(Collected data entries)
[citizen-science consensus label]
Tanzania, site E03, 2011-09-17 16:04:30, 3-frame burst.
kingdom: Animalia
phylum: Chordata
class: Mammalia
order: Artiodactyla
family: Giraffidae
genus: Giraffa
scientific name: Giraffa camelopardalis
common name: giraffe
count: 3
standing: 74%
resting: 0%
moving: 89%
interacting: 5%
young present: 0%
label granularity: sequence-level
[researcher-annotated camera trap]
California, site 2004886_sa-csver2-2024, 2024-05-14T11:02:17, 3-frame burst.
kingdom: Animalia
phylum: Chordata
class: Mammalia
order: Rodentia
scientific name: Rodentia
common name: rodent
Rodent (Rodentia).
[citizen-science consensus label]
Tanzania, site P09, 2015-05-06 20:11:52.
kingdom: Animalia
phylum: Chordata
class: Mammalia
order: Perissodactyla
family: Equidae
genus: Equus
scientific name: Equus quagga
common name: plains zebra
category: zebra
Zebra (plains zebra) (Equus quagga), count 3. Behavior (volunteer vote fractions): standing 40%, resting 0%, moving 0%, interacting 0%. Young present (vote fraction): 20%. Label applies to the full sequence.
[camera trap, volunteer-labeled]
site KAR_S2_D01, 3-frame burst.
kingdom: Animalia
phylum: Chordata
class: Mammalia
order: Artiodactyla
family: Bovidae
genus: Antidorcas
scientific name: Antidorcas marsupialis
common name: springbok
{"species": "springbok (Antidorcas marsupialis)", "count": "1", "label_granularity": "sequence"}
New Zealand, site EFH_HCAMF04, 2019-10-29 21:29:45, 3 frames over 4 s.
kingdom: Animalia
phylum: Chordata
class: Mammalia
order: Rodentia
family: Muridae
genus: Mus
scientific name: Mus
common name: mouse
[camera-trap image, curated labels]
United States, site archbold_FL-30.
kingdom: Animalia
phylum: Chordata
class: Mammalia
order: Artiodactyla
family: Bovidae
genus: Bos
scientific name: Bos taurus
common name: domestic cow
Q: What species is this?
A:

__Task item__.
Every record is to be repeated exactly as it stands above.

__Solution__.
[citizen-science consensus label]
Tanzania, site E03, 2011-09-17 16:04:30, 3-frame burst.
kingdom: Animalia
phylum: Chordata
class: Mammalia
order: Artiodactyla
family: Giraffidae
genus: Giraffa
scientific name: Giraffa camelopardalis
common name: giraffe
count: 3
standing: 74%
resting: 0%
moving: 89%
interacting: 5%
young present: 0%
label granularity: sequence-level
[researcher-annotated camera trap]
California, site 2004886_sa-csver2-2024, 2024-05-14T11:02:17, 3-frame burst.
kingdom: Animalia
phylum: Chordata
class: Mammalia
order: Rodentia
scientific name: Rodentia
common name: rodent
Rodent (Rodentia).
[citizen-science consensus label]
Tanzania, site P09, 2015-05-06 20:11:52.
kingdom: Animalia
phylum: Chordata
class: Mammalia
order: Perissodactyla
family: Equidae
genus: Equus
scientific name: Equus quagga
common name: plains zebra
category: zebra
Zebra (plains zebra) (Equus quagga), count 3. Behavior (volunteer vote fractions): standing 40%, resting 0%, moving 0%, interacting 0%. Young present (vote fraction): 20%. Label applies to the full sequence.
[camera trap, volunteer-labeled]
site KAR_S2_D01, 3-frame burst.
kingdom: Animalia
phylum: Chordata
class: Mammalia
order: Artiodactyla
family: Bovidae
genus: Antidorcas
scientific name: Antidorcas marsupialis
common name: springbok
{"species": "springbok (Antidorcas marsupialis)", "count": "1", "label_granularity": "sequence"}
New Zealand, site EFH_HCAMF04, 2019-10-29 21:29:45, 3 frames over 4 s.
kingdom: Animalia
phylum: Chordata
class: Mammalia
order: Rodentia
family: Muridae
genus: Mus
scientific name: Mus
common name: mouse
[camera-trap image, curated labels]
United States, site archbold_FL-30.
kingdom: Animalia
phylum: Chordata
class: Mammalia
order: Artiodactyla
family: Bovidae
genus: Bos
scientific name: Bos taurus
common name: domestic cow
Q: What species is this?
A:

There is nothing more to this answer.